Extract START
# [SOLVED] Changed vista to xp now i have no sound, help



## rayelva1 (Aug 11, 2007)

MY EMACHINE T5082 CAME WITH WINDOWS VISTA WHICH GAVE ME MORE PROBLEMS THAN I COULD HANDLE DUE TO SOFTWARE I USE. I REMOVED VISTA AND REPLACED IT WITH MY XP BUT NOW I DO NOT HAVE ANY "AUDIO DEVICES" INSTALLED. i HAVE NOT REMOVED ANYTHING BUT THE SPEAKERS THAT CAME WITH THE T5082 PLUG INTO THE RADIO PLUG THAT LOOKS LIKE A HEADPHONE JACK AND THE OTHER IS A USB CONNECTION ALSO. MY CONTROL PANEL SOUND DEVICE FOLDER SAYS THAT I HAVE NO AUDIO DEVICES INSTALLED. WHAT DOES ALL THIS MEAN AND HOW CAN I MAKE THE SOUND WORK. IS THERE A PLACE WHERE I CAN GET AN 'AUDIO DEVICE' TO DOWNLOAD?


----------



## mattlock (Dec 28, 2005)

*Re: Changed vista to xp now i have no sound, help*

Hello and welcome to TSF. 

You need to install audio drivers. Emachine only offers the Vista drivers so the best I can do at this point is to have you try the latest drivers from Realtek. Follow the link below and download the Windows XP drivers. Download the executable version (be sure to note download location) and double click the file once it's downloaded.

http://152.104.125.41/downloads/dow...=24&Level=4&Conn=3&DownTypeID=3&GetDown=false

You may need to restart the PC, but you should have sound once again. 

Post back with your results, questions, or concerns.


----------



## rayelva1 (Aug 11, 2007)

*Re: Changed vista to xp now i have no sound, help*

thanks for the info and link - got it working and this has been very helpful. at the end of the month when i get paid i will give a donation. you are well worth it. thanks again.


----------



## mattlock (Dec 28, 2005)

*Re: Changed vista to xp now i have no sound, help*

You are very welcome, and thank you in advance for your kind donation. All donations are used for the up keep of the site and helps keep online and free for all to use.

We are always here and happy to help.:wave:


----------



## luck91 (Mar 23, 2008)

Is this supposed to be a simple driver apply because mine still does not work using WDM_R189.exe for XP. I have XP Pro sp3.
Thanks,


----------



## xLostSoulx (Mar 9, 2008)

Luck, did you have sound before you install Windows XP SP3?


----------
Extract END
### Problems to work on:
1 – Transcribe everything in the thread about lost sound from "You need to" down to "sound once again.".
2 – Which eMachine model does the first poster in the thread about lost sound own?
Excerpted data START
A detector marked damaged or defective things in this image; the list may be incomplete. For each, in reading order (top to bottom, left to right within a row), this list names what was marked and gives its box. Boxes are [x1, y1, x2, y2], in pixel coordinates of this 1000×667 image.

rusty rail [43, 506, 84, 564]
Excerpted data END
Excerpted data START
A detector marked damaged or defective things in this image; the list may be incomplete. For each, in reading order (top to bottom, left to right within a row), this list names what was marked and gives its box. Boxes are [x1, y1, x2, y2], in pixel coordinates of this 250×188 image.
Excerpted data END
Excerpted data START
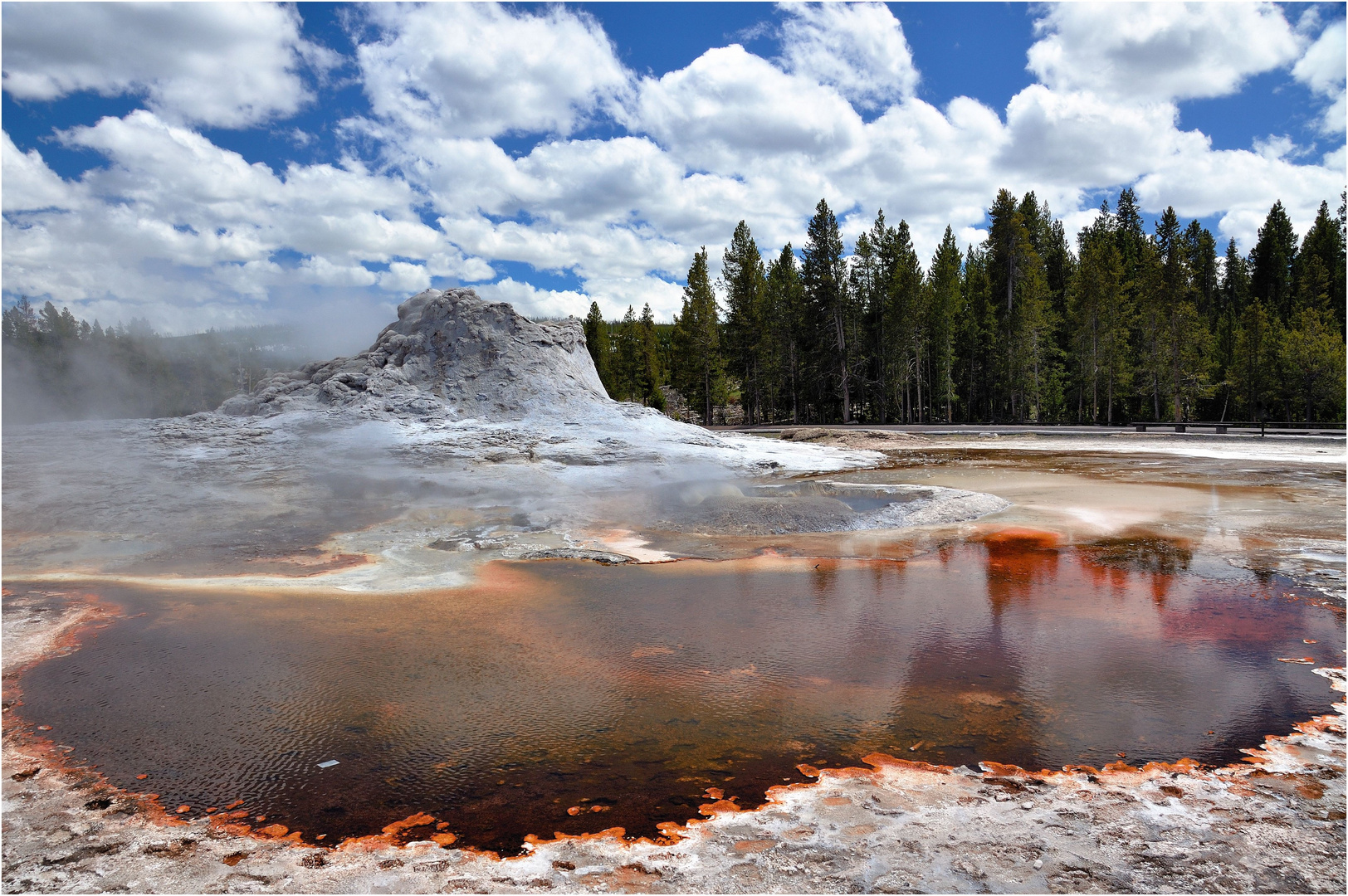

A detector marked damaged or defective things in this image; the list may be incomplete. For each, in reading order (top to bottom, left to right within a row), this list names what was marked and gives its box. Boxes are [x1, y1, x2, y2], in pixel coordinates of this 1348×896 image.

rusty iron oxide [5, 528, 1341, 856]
Excerpted data END
### Outputs in order:
1 –
You need to install audio drivers. Emachine only offers the Vista drivers so the best I can do at this point is to have you try the latest drivers from Realtek. Follow the link below and download the Windows XP drivers. Download the executable version (be sure to note download location) and double click the file once it's downloaded.

http://152.104.125.41/downloads/dow...=24&Level=4&Conn=3&DownTypeID=3&GetDown=false

You may need to restart the PC, but you should have sound once again.

2 – The T5082.